Business Rules Management

At A Glance

Rules are the most pervasive operational component of virtually every organization in the world, whether for profit or not, whether mom-and-pop or global player. And while every organization uses business rules to operate, many don't take proactive steps to formalize, maintain, optimize and execute rules using robust analysis and execution environments.

This training course is designed to help organizations strengthen their business rules management capabilities. Using facilitated workshops and mentoring activities this course aims to immerse your team in the identification, modeling and execute of business rules through the project lifecycle. The workshops and activities focus on five business rules disciplines and four areas of organizational maturity for successful business rules management.

Introduction to Business Rules Analysis
Rules Analysis is the all-encompassing, "front end" activity of identifying, specifying, refactoring and modeling the business rules you use to run your organization. Your project team will participate in a one-day workshop that introduces six key concepts:
  • How to set up your business rules analysis environment
  • Harvesting existing and identifying new business rules
  • Refactoring business requirements into rules
  • Integration of rules with other project artifacts, such as business/system requirements and use-cases
  • Organizing rules into inference networks and distinguishing between inference rules and procedural rules
  • Visually modeling of rules for better understanding among business users and IT staff.
Rules Modeling
Facilitated learning and mentoring workshops that enable your team to visually model business rule inference networks. Your team will learn the importance of modeling rules as part of the organixzations business rules initiative. They will discover how to:
  • Use different inference network elements, such as infernce rule, inferred fact, and action assertion rule, including how each relates to the other
  • Understand what a Business Object Model is and how rules use it
  • Illustrate rules
  • Determine dependencies
  • Determine rule expressions
  • Perform basic rules refactoring
  • Trace rules to business requirements and use-cases.
Rules Execution Strategies
It's equally important for an organization serious about implementing a business rules initiative to understand how it fits into the overall IT infrastructure, specifically, how business rules are "run." Day-in and day-out. This activity begins with a half-day workshop that reviews how various rules engines can be deployed. The activity continues with more formal analysis of rule engines, a survey and evaluation of commercially available rules solutions, and how to define architectural framework that will use a rules engine.
Integrating Rules into Your Software Development Lifecycle (SDLC)
Because rules are so central to the development and maintenance of your software applications, the analysis and deployment of rules must be integrated into your larger software development lifecycle. This one-day workshop engages your IT team in defining a business rules methodology. They learn to identify the various business rules intervention points in your SDLC and how the integration of responsibilities between the business rules analysts and software designers/developers is critical. This is a valuable workshop even if you haven't formalized an SDLC process.
Rules Practice in the Business Community
This one-day workshop exposes your team to how the other guy is doing rules. Two case studies will be presented that show how two Enterprise Agility clients have defined and managed their business rules initiatives. Using various techniques and knowledge gained in previous workshop activities, the workshop concludes with an exercise to determine key building blocks of your business rules initiative, including visioning; rule team planning, and identification and personalization of best practices.
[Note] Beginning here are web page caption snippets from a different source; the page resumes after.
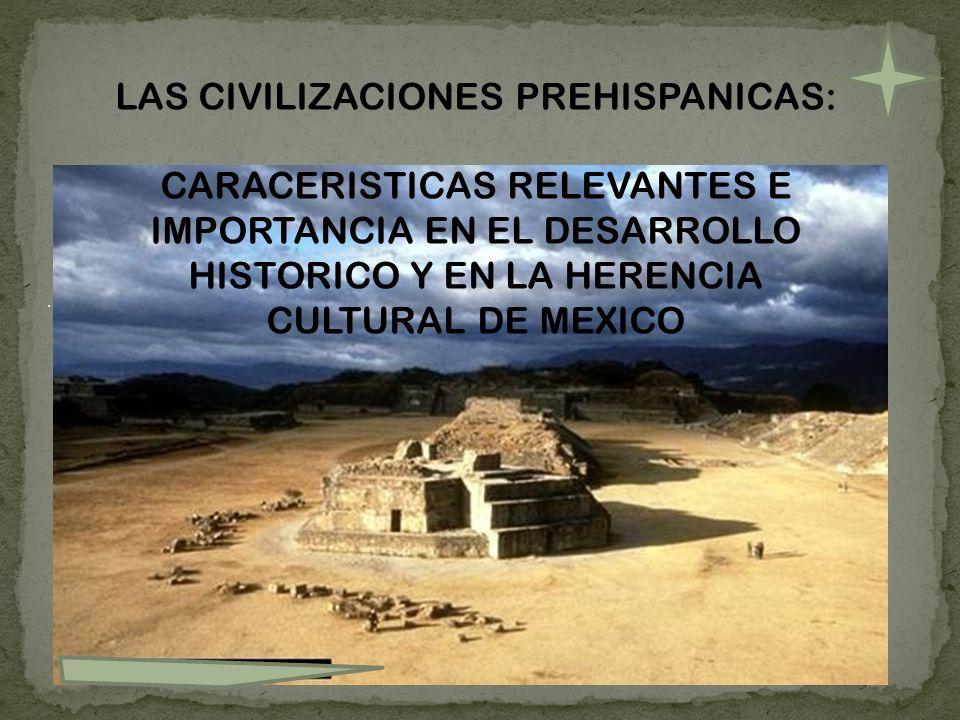 LAS CIVILIZACIONES PREHISPANICAS: CARACERISTICAS RELEVANTES E IMPORTANCIA EN EL DESARROLLO HISTORICO Y EN LA HERENCIA CULTURAL DE MEXICO.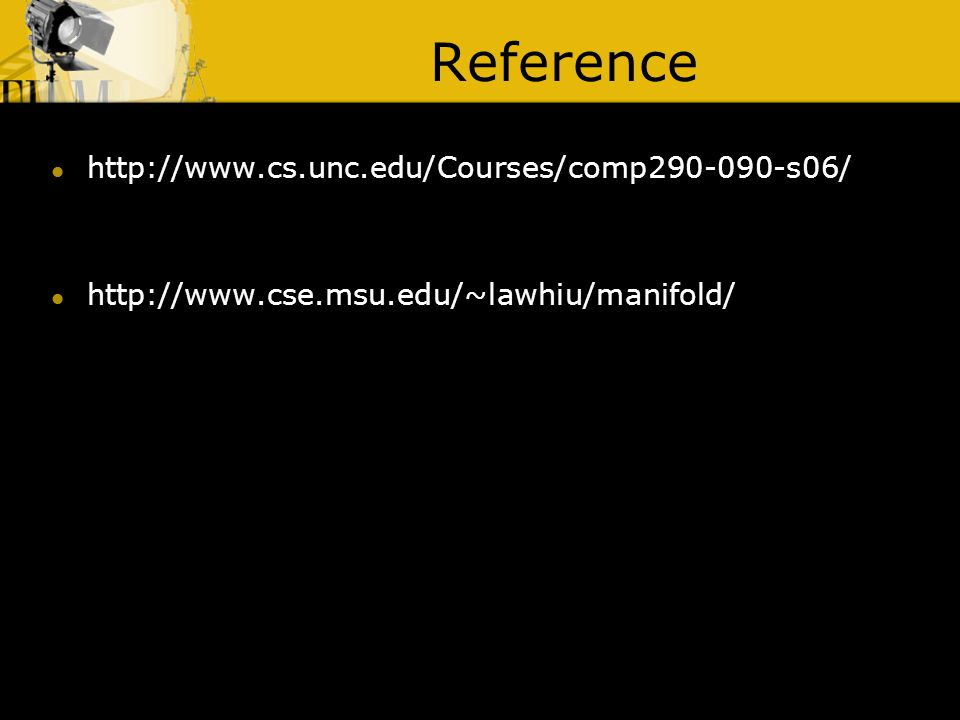 Reference http://www.cs.unc.edu/Courses/comp290-090-s06/ http://www.cse.msu.edu/~lawhiu/manifold/
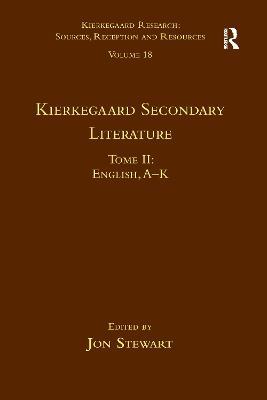 Volume 18, Tome II: Kierkegaard Secondary Literature: English, A - K by Jon Stewart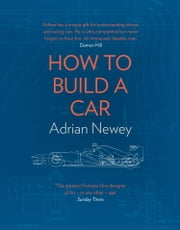 How to Build a Car: The Autobiography of the World's Greatest Formula 1 Designer ebook by Adrian Newey
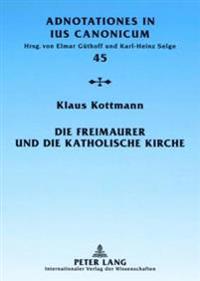 Die Freimaurer Und Die Katholische Kirche: Vom Geschichtlichen Ueberblick Zur Geltenden Rechtslage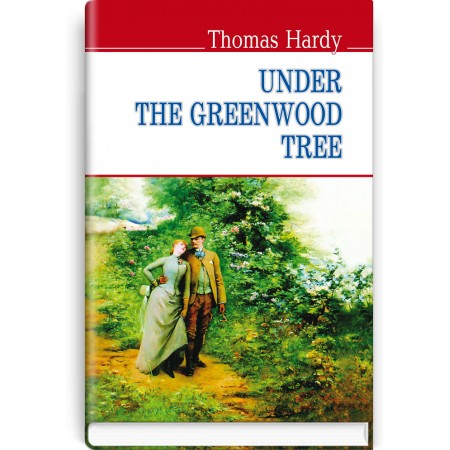 Under the Greenwood Tree or the Mellstock Quire: A Rural Painting of the Dutch School — Thomas Hardy, 2015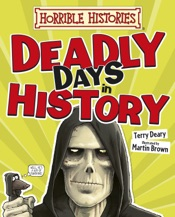 Horrible Histories: Deadly Days in History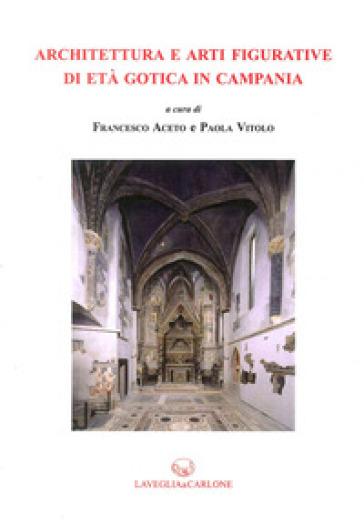 Architettura e arti figurative di età gotica in Campania - P. Vitolo | Thecosgala.com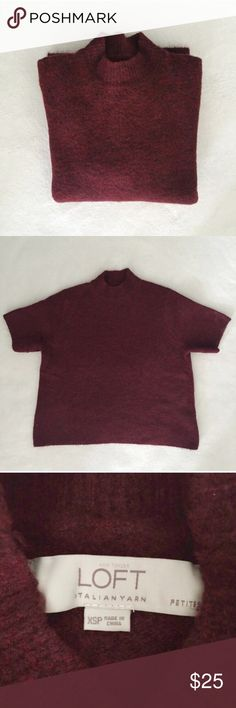 LOFT Maroon Burgundy Oversize Short Sleeve Sweater Comfy oversized maroon colored mock neck knitted sweater by LOFT with short sleeves. Perfectly on trend for this season. Made from Italian yarn and in excellent condition. LOFT Sweaters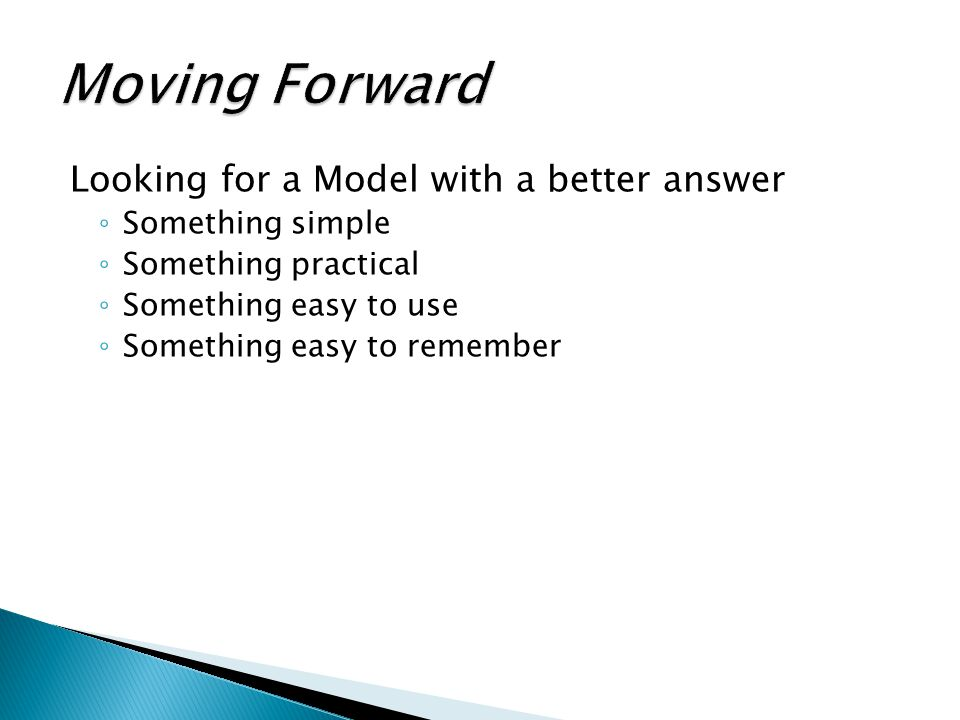 Moving Forward Looking for a Model with a better answer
Who on Your Team Will Benefit?

Together, the five disciplines that make up the Business Rules Manament Training Program will appeal to a wide audience. The audience for business rules can be fairly divided into two camps: (1) business users, those subject matter, or domain, experts who define and help maintain the rules that run the business; and (2) IT team members who will help deploy the rules execution environment.

Business users usually include: product manager; service manager; marketing manager-virtualy anyone whose domain contains rules that might be included in your business rules initiative. The IT team would include: the business analysts who will be working with the domain experts; the person or team that will be managing the rules engine; and any members of project teams that must integrate your applications with the rules engine.

Who Will Deliver Your Training Program?

Enterprise Agility fields two solution architects for the Business Rules Management Training Program: a senior business rules consultant who will focus on the analysis and planning portion of the Program; and a senior technical architect who will shepard your IT team through the planning and deployment activities of the rules engine and its integration requirements. Both members of the Enterprise Agility team have an average of seventeen years experience in the IT industry and have a proven track record planning and implementing business rules systems.